My current hearing problems reminded me of an episode in my life that should serve as a neat example: as an "adult" I get to indict the other party of being wrong, that is certainly not how it went the last time... My ears are plugged m'kay? You know when you got like water in your ears and you hear what happens inside your skull very loud, like chewing and such, but you hear badly, and escpecially higher frequencies, yeah that... Spend more than a month like that and then tell me you still have high confidence in the volume you're picking to talk... and so since I err towards softspokeness out of precaution, people constantly forget I'm starting to be seriously hearing impaired, which results in some cruel twists of irony... I have to repeat myself more often than they do, BECAUSE I CATEGORICALLY REFUSE TO START EVERY SENTENCE WITH A SUPERFLOUS INTERLOCUTION THAT IS SUPPOSED TO BOOTSTRAP YOUR ATTENTION, "HEY NAME, *insert sentence", yeah no FUCK THAT
PAY ATTENTION, DO YOU HAVE THE SLIGHTEST IDEA HOW HARD I AM CURRENTLY TRYING?
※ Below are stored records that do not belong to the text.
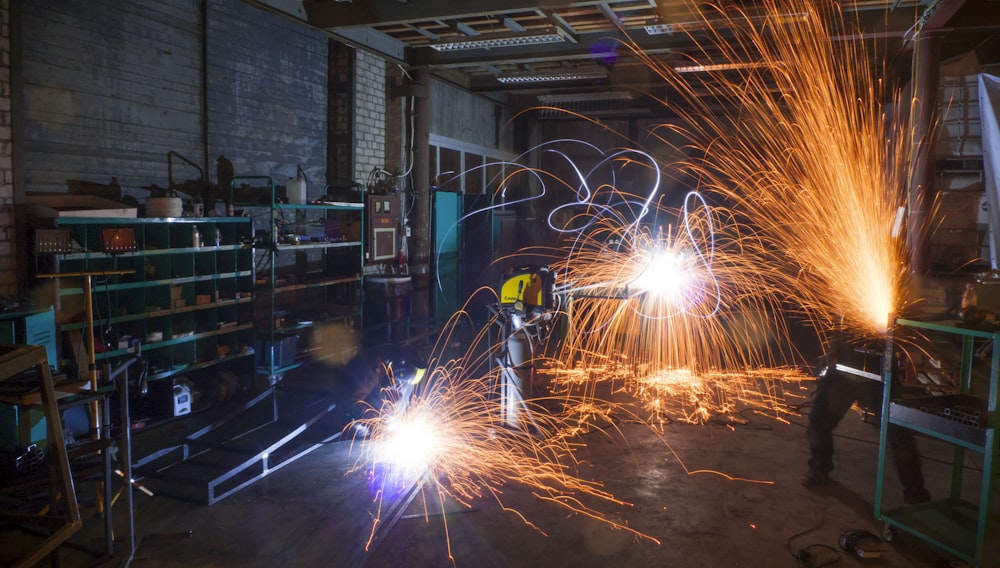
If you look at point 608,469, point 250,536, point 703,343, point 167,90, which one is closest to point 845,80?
point 703,343

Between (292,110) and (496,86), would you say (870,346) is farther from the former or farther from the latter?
(496,86)

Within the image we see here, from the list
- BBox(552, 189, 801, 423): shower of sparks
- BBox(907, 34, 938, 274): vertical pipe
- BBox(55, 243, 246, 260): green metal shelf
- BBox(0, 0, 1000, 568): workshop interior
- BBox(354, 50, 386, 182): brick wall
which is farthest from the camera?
BBox(354, 50, 386, 182): brick wall

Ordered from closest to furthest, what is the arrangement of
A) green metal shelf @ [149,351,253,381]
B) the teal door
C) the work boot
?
the work boot → green metal shelf @ [149,351,253,381] → the teal door

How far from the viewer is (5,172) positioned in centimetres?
478

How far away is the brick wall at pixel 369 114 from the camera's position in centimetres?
838

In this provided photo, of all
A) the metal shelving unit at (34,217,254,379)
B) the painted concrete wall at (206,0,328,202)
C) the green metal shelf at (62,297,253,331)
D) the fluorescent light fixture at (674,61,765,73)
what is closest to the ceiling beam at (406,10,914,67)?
the fluorescent light fixture at (674,61,765,73)

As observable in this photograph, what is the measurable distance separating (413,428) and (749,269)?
743 centimetres

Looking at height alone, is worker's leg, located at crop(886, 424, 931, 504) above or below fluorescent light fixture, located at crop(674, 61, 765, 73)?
below

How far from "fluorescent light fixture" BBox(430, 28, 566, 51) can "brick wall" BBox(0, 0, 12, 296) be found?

And yeah that brings me back to being in kindergarden, ears plugged (otitis and such), and I'm trying to get my kindergarden teacher to speak up and she is too self-absorbed and needs to act performatively like fucking whispering half the story she's reading to us sitting in circle and stuff like that... and then you get accused of not paying attention, and in the end when the doctor clears it all up you don't even get a valid apology. I think that encapsulates it pretty nicely,
my stupid life and it's tendancy to keep arcing back to this litterary quality, honestly it sounds made up.I hope you recognize, senior roberto roboto, that whenever we react, it is usually out of a genuine concern for your well-being.
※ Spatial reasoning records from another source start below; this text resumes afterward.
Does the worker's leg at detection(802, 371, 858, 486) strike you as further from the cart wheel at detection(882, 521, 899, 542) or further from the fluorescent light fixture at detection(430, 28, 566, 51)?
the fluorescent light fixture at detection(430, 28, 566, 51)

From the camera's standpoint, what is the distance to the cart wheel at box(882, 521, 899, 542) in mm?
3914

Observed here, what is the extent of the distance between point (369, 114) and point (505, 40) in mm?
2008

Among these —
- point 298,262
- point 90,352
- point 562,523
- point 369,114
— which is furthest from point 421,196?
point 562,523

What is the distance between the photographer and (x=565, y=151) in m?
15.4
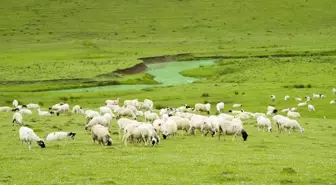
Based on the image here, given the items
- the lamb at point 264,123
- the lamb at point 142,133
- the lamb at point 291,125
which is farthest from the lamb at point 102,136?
the lamb at point 291,125

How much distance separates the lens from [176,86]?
5512cm

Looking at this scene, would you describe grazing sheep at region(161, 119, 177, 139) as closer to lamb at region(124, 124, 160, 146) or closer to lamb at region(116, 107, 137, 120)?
lamb at region(124, 124, 160, 146)

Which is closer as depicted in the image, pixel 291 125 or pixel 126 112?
pixel 291 125

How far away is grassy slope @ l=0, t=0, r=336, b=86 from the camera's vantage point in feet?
317

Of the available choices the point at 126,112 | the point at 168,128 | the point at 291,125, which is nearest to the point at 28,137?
the point at 168,128

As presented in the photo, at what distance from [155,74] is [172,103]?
28137 mm

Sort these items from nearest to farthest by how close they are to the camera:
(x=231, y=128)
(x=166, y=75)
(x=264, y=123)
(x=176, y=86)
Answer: (x=231, y=128) → (x=264, y=123) → (x=176, y=86) → (x=166, y=75)

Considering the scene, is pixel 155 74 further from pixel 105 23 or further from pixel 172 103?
pixel 105 23

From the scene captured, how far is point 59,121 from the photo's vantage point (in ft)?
108

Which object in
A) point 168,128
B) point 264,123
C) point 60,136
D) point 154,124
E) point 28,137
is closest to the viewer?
point 28,137

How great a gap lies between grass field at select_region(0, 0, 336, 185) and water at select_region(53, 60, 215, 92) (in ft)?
6.43

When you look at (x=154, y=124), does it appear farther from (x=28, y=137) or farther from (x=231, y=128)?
(x=28, y=137)

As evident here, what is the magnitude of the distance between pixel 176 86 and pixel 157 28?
67.5m

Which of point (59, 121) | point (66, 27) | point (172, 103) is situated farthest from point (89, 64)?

Just a tiny addition that to me seems hugely important and that a NT would probably reject out of prejudice.
I CATEGORICALLY REFUSE TO START EVERY SENTENCE WITH A SUPERFLOUS INTERLOCUTION THAT IS SUPPOSED TO BOOTSTRAP YOUR ATTENTION, "HEY NAME, *insert sentence"
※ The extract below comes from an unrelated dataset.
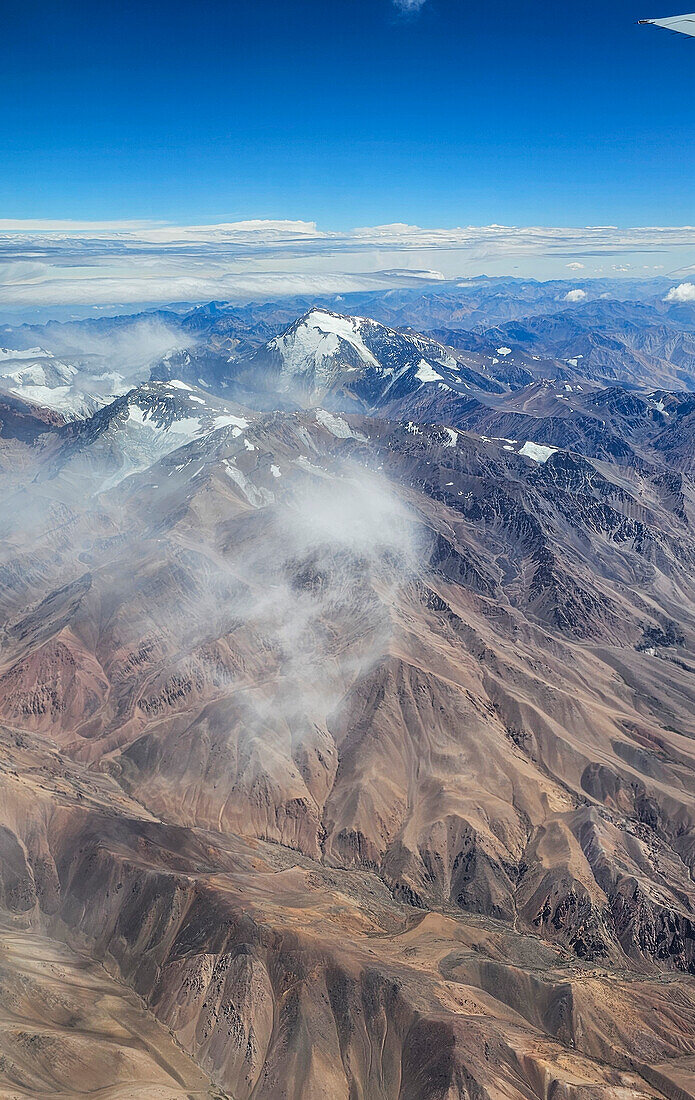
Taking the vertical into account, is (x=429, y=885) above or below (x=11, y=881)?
below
Why not aren't you making life intentionally hard for yourself?My sweet child I see you have never been through this: How long before that doesn't suffice anymore either.... Or god forbid the worst possible offense that should be penalized through means of instant lynching: they start mocking you for allways using that same phrase, that you were only using to lubricate the exchange.